Guilherme de Brito oferece meios para a permanência. O compositor fala de sua impressão de menino ao ver Noel Rosa cantando com seus amigos nos bares de Vila Isabel e de querer fazer o mesmo, mas se desviar logo ao lembrar do pedaço de carvão no bolso de suas calças curtas, correndo para desenhar pelos muros e calçadas. André Sampaio replica esta memória com a imagem de um menino, hoje, desenhando o perfil tão característico de Noel no asfalto, e esta operação não parece muito diferente das animações que o filme faz com as várias pinturas que Guilherme realizou ao longo da vida – em épocas distantes, garotos admirados com o som, mas que, dispondo apenas da produção e manipulação de imagens, ecoam nelas aquilo que paira sobre os ouvidos. Essa admiração desbragada estava presente também em outro documentário “careta” de André Sampaio, Estafeta, sobre o cineasta Luis Paulino dos Santos. Como lá, o diretor parece ceder a um instrumento de identificação e projeção sempre distante de seus projetos mais anárquicos (O Palhaço Xupeta e Polêmica, por exemplo).

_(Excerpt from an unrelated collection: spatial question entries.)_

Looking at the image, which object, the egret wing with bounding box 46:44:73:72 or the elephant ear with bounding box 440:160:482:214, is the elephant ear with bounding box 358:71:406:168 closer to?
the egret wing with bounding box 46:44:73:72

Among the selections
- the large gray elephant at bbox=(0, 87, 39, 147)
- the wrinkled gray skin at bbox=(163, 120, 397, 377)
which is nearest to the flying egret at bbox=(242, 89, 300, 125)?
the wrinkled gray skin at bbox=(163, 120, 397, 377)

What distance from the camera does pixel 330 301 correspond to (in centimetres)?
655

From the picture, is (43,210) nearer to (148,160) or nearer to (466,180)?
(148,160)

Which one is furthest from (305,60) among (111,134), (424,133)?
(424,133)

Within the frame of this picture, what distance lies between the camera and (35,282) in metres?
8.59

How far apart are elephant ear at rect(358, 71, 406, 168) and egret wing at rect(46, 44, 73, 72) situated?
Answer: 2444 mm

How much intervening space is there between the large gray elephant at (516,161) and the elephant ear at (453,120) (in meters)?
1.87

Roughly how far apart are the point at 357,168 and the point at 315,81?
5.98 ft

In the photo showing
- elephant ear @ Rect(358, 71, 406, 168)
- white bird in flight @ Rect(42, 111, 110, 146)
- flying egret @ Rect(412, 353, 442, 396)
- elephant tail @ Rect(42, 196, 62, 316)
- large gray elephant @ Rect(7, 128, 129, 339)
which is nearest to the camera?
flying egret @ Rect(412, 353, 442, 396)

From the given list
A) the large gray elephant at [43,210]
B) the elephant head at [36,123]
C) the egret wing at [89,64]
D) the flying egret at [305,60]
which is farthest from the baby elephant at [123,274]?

Esta identificação está só um passo além do espanto do menino que um dia eu fui, adicionada aí a consciência de se estar diante de uma grandeza que não se explica, mas que se oferece ao olhar e eventualmente até ao testemunho – como os fantasmas que escolhem bem aqueles para quem aparecerão. Quando no museu que leva o nome do compositor, vemos Guilherme de Brito cantar com seus colegas de violão a “Canção para Conservatória”, o plano se perde nas flexões do músico, nas entradas e saídas de quadro dos violeiros, na platéia imediata, enfurnada num espaço minúsculo e cantando em uníssono, para muito tempo depois revelar atrás da porta de madeira que dá para a rua uma pequena multidão de ouvintes, hipnotizados com o espetáculo. E se há um valor em Guilherme de Brito é o de tão naturalmente nos fazer também parte deste milagre – sobrenatural apenas na medida em que pode ser revivido integralmente a cada vez que o filme for visto. A emoção que o filme provoca é menos pela empatia com a figura e pela música que ouvimos e mais por nos mostrar como o cinema de fato pode produzir o eterno.